■ Reading text
- - -

Direct ownership or real estate company? 

      Tax considerations

      Individuals who own multiple properties have long faced the question of whether to continue holding their real estate directly (in German) or to transfer it into a real estate company. The reasons for doing so are diverse (for example, estate planning).

      From a tax perspective, two topics have traditionally been at the core:

      • optimizing income tax exposure, and
      • avoiding a potential classification as a professional real estate dealer

      Now that the imputed rental value has been eliminated, another tax-driven consideration comes into play that supports transferring properties into a personally held real estate company: to maintain full deductibility of interest expenses.

      Christoph Frey

      Partner, Real Estate Tax

      KPMG Switzerland

      Sibylle Fankhauser

      Director, Tax & Legal

      KPMG Switzerland

      Overview of the restriction on interest deductibility

      With last year’s decision to do away with the imputed rental value (which is not expected to come into force before 2029), the deductibility of interest expenses has also been significantly restricted. Until now, private interest expenses were tax‑deductible up to the amount of taxable investment income plus CHF 50,000.

      The newly introduced so‑called quota‑restrictive method will apply going forward. Under this method, all interest expenses will only be tax‑deductible in proportion to the share of non‑owner‑occupied properties relative to total assets. For individuals without taxable rental or lease income, no interest deduction will be available at all.

      Example

      • CHF 1 million official value of a rented property
      • CHF 5 million total assets (securities, owner occupied home, rented home)
      • CHF 30,000 total mortgage interest on the rented property

          The relevant quota is 20 percent, meaning that only CHF 6,000 of the mortgage interest will remain tax‑deductible. Until the imputed rental value is abolished, the mortgage interest in this example continues to be fully deductible (see additional calculation examples (in German)).

          This new calculation method is not without issues, as mortgage interest constitutes costs that are necessary to generate rental income, which, unlike the interest expenses, is fully taxable. The restriction on interest deductibility, however, does not apply when the properties are held as business assets.

              When transferring property becomes worthwhile from a tax perspective

              If you own a larger real estate portfolio, there are three tax‑driven reasons that may support transferring your properties into a real estate company:

              1. Income tax position

              2. Status as a professional real estate dealer

              3. Interest deductibility

              Practical experience shows that transferring properties into a real estate company does not always lead to an improved overall tax position, although this is often the case. In most situations, the decisive factor is the tax burden triggered by transferring the properties to the real estate company as a result of the transfer of ownership (under civil law).

              For many owners, the amount of this “tax entry ticket” is the key determinant of whether they ultimately proceed with the restructuring. 

              Fiscal nuances are decisive

              Understanding the relevant tax nuances can make a significant difference. There are, on one hand, statutory provisions as well as established administrative practice that point toward sensible approaches. For example, in the canton of Lucerne it is possible to transfer a property to a real estate company at its acquisition cost, meaning no real estate capital gains tax is triggered (subject to a five‑year clawback).

              Case law must also be closely monitored. For example, the Federal Supreme Court recently ruled in two cases in favor of taxpayers who, as part of their estate planning, transferred real estate to a real estate company in a tax-neutral manner.

- - -

■ What is asked
Can you rewrite the real estate tax text between "If you own a" and "(under civil law).", inclusive, so that "real estate company" becomes "property holding company"?

■ Given entries

- - -

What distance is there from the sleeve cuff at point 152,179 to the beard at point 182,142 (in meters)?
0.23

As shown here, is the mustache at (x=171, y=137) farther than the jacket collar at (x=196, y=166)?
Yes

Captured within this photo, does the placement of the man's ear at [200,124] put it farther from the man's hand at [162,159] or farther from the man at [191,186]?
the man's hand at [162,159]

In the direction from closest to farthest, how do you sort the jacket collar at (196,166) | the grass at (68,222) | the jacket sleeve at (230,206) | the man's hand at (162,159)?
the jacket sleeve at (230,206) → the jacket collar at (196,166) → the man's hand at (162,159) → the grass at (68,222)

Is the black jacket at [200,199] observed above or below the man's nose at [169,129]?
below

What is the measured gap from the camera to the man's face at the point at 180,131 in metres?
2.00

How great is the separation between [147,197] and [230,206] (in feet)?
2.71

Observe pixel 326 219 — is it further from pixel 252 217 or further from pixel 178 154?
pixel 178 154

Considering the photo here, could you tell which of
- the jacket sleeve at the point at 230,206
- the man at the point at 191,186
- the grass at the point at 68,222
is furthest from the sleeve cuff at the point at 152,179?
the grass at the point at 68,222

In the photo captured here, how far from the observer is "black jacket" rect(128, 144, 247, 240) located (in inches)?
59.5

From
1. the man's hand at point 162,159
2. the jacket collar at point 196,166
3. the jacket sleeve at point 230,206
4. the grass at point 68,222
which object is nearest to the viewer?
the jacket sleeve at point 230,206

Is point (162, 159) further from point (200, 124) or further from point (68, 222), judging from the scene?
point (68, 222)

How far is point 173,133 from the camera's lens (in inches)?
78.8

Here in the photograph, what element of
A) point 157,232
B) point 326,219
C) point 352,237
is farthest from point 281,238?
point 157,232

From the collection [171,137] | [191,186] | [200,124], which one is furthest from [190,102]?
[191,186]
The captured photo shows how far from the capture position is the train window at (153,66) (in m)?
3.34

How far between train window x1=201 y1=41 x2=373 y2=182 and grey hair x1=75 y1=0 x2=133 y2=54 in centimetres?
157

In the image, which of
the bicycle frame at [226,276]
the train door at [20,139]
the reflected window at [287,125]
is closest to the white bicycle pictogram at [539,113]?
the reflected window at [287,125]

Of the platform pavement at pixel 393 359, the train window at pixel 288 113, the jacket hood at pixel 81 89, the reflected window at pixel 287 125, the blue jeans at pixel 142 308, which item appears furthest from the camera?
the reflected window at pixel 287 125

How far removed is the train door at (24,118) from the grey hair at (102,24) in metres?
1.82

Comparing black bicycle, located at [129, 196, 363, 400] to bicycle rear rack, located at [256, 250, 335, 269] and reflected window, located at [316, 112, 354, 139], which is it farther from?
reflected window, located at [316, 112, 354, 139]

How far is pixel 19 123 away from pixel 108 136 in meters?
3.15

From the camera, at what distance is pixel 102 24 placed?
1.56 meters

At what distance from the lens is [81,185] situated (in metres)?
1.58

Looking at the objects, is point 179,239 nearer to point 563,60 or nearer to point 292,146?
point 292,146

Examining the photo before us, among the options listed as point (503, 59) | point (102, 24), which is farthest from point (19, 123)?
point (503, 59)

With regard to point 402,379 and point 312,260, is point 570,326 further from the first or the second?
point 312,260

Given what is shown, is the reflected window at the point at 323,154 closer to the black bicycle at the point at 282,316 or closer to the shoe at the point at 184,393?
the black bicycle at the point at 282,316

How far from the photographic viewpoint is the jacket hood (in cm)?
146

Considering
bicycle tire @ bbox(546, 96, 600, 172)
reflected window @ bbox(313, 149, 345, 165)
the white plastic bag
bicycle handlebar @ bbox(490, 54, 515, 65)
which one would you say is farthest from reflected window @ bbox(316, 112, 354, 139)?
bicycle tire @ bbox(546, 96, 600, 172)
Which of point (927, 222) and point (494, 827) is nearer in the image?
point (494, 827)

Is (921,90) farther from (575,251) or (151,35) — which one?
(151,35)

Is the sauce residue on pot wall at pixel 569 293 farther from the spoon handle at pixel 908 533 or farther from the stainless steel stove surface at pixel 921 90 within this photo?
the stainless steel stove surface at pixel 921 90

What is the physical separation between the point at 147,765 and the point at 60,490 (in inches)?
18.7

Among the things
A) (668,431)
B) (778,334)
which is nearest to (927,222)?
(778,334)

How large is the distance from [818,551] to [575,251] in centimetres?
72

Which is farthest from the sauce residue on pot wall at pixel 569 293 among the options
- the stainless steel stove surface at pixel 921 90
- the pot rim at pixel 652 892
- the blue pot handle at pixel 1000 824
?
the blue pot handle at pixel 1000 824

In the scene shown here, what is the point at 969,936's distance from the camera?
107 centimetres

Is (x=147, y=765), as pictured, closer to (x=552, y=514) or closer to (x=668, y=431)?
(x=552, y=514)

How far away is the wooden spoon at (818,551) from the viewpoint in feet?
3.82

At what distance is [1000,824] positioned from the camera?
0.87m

- - -

■ Exercise solution
If you own a larger real estate portfolio, there are three tax‑driven reasons that may support transferring your properties into a property holding company:

              1. Income tax position

              2. Status as a professional real estate dealer

              3. Interest deductibility

              Practical experience shows that transferring properties into a property holding company does not always lead to an improved overall tax position, although this is often the case. In most situations, the decisive factor is the tax burden triggered by transferring the properties to the property holding company as a result of the transfer of ownership (under civil law).